Le rôle des « Petites Curie » dans la vie des soldats blessés de la Grande Guerre

Alors que 2018 marque le centenaire de la fin de la Première Guerre mondiale, l’occasion est donnée de revenir sur des héros et héroïnes de cette période, à commencer par Marie Curie et ses « Petites Curie ».
Les « Petites Curie » sont le surnom donné aux véhicules que Marie Curie a équipés d’unités de radiologie pendant la Première Guerre mondiale et qui permettaient de se rendre au front, au plus près des blessés. Lorsque la guerre éclate, Marie Curie, titulaire de deux prix Nobel, a déjà une réputation scientifique solidement établie. Elle aurait pu se tenir à l’écart du conflit ; au contraire, elle y prend une part active, tout comme les autres membres de l’Institut du radium, dont elle a la charge à cette époque. C’est notamment aux côtés d’Antoine Béclère, directeur du service radiologique des armées, et de la Croix-Rouge, qu’elle participe à la conception d’unités chirurgicales mobiles de radiologie, dénommées alors les « ambulances radiologiques », renommées plus tard les « Petites Curies ».
Au début de la guerre, pour les blessés, il était prévu un traitement sommaire, réalisé sur le lieu de la bataille, avant de les évacuer vers les hôpitaux. Mais l’utilisation de nouvelles armes comme les mitrailleuses, les éclats d’obus ou les schrapnels complexifiait les diagnostics. La stabilisation du front, à partir de l’automne 1914, a permis à l’Armée française de réorganiser la prise en charge de ses blessés. C’est là que Marie Curie entre en scène.
Dès 1914, elle s’est engagée dans une première campagne sur la base d’une voiture équipée du matériel de recherche en radiologie, empruntée à Claudius Regaud, co-directeur de l’Institut du radium et un des pionniers de la radiothérapie. L’objectif était bien sûr de limiter autant que faire se peut les déplacements des blessés, avant de radiographier leurs blessures. Cette discipline, inédite à l’époque, permettait de situer avec précision l’emplacement des éclats et faciliter ainsi l’opération chirurgicale. Celle-ci, selon la gravité, pouvait être différée et donc pratiquée en hôpital, ou immédiate, réalisée sur place.
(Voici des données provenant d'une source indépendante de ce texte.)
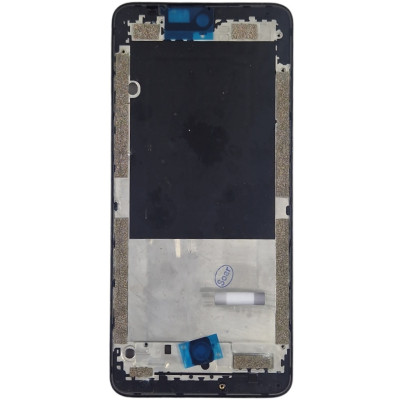Рамка (середня частина) для Motorola Moto G84 (PAYM0023RS) Black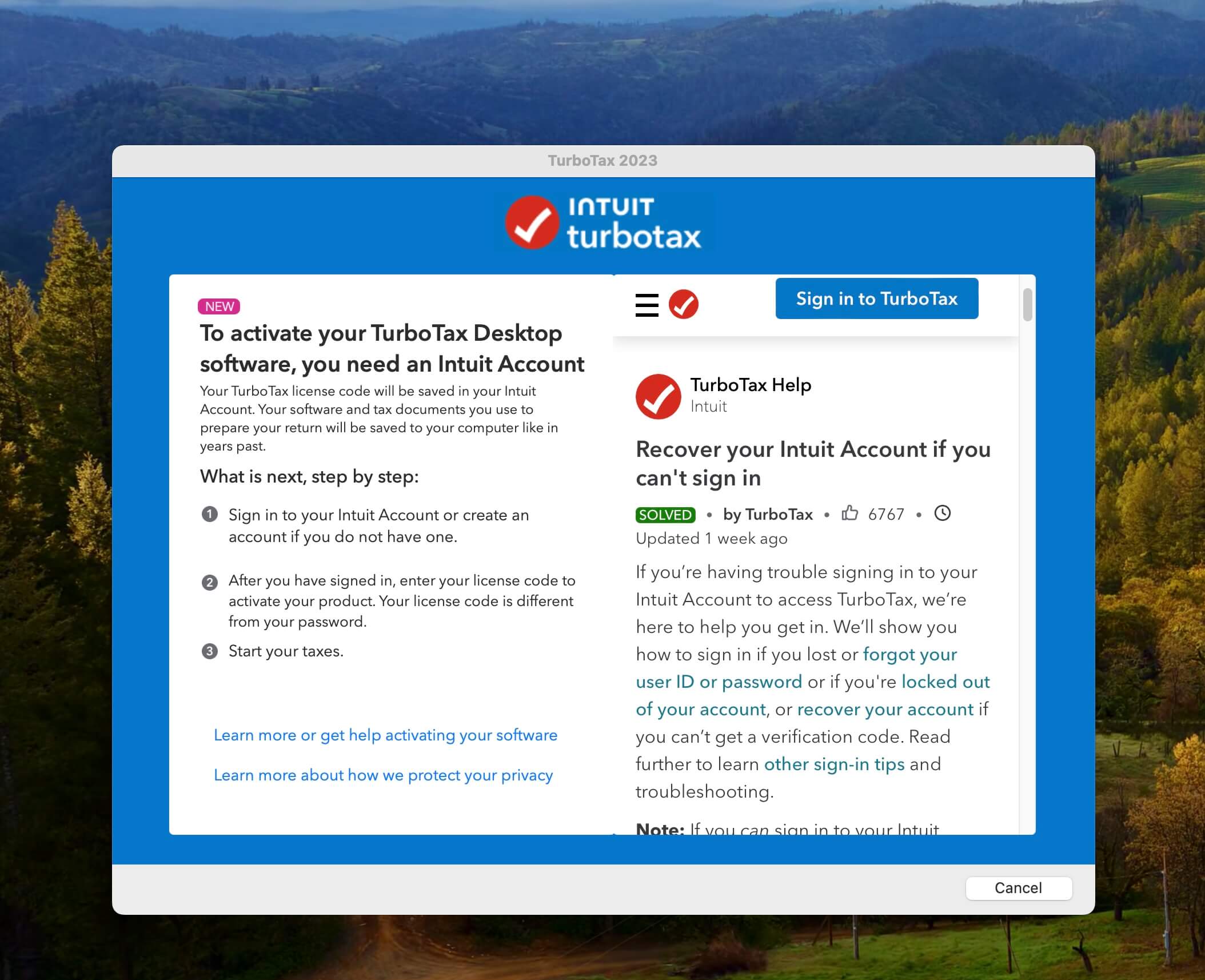TurboTax 2024.r23.034 screenshot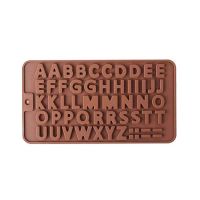 Mold silicone capital letters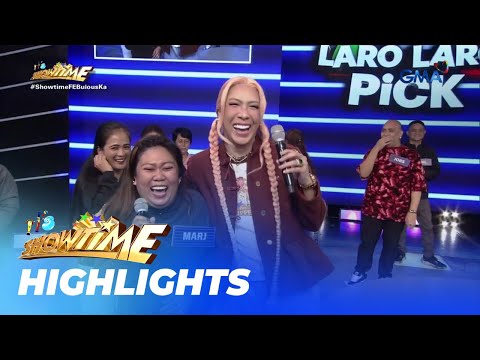 It's Showtime: VICE GANDA, TAWANAN GALORE KASAMA ANG MADLANG TAGA-MARULAS! (FULL Laro, Laro, Pick)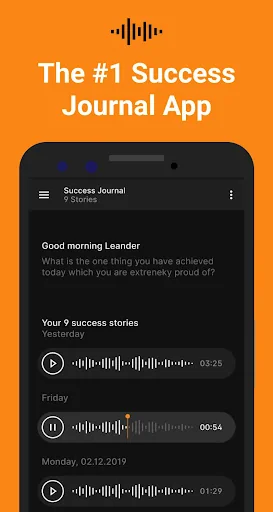 Success Voice Journal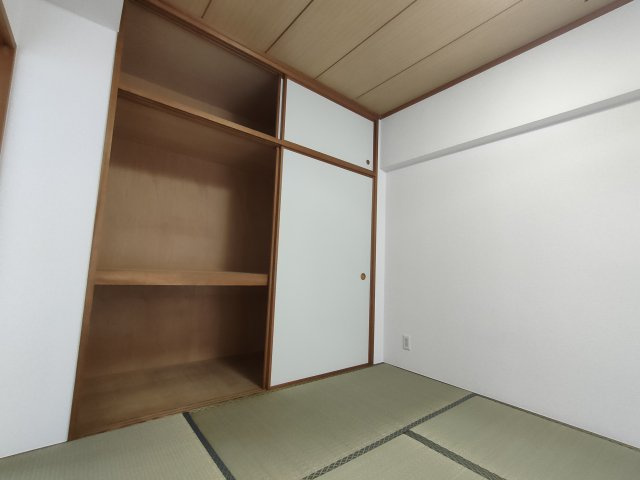 メイプルヴィラの収納|専用の収納スペースです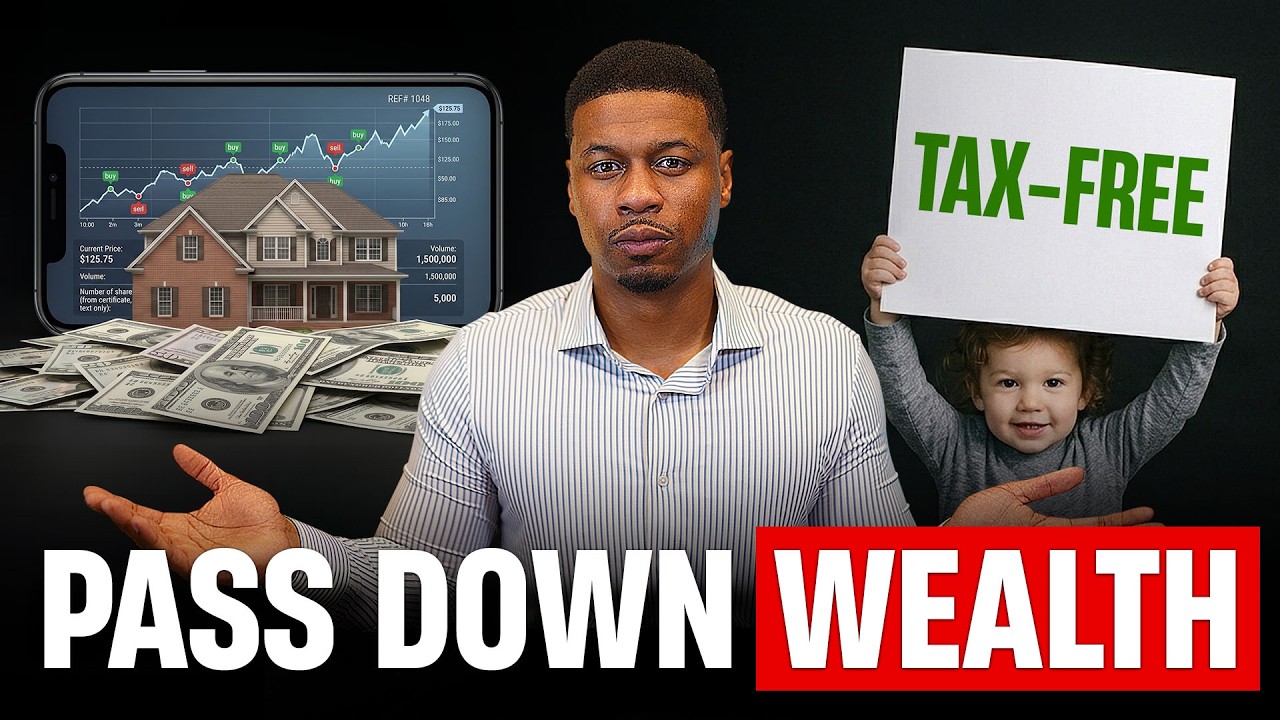 How To Transfer Wealth WITHOUT Paying Taxes!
Si, au départ, l’initiative fut accueillie non sans réticence par les médecins militaires, l’apport des « Petites Curie » au profit des blessés changea les mentalités. Au total, ce sont dix-huit camionnettes légères qui sillonnèrent sans relâche les différents champs de bataille, de la Marne, de Verdun, de la Somme… Quant à Marie Curie, elle se dévoua à cette mission pendant toute la durée de la guerre, jusqu’à obtenir son permis de conduire, en 1916, pour conduire directement ses missions, accompagnée de sa première fille Irène, encore adolescente.
De la radiologie à la radiothérapie
L’Institut du radium se transforme pendant la guerre en une école de radiologie où sont formées des femmes, pour certaines infirmières, au métier d’aide-radiologiste. Au programme, des leçons théoriques sur l’électricité et les rayons X, des exercices pratiques, de l’anatomie… Au total, ce sont des centaines de postes fixes de radiologie créés au sein des hôpitaux militaires. Les archives citent le nombre de plus d’un million de blessés ayant été secourus grâce à ces installations, dont un millier par Marie Curie en personne. En 1918, la radiologie devient un outil familier de la médecine. Marie Curie milite alors pour une technique révolutionnaire, la radiothérapie : « Après les rayons qui dévoilent, les rayons qui soignent ».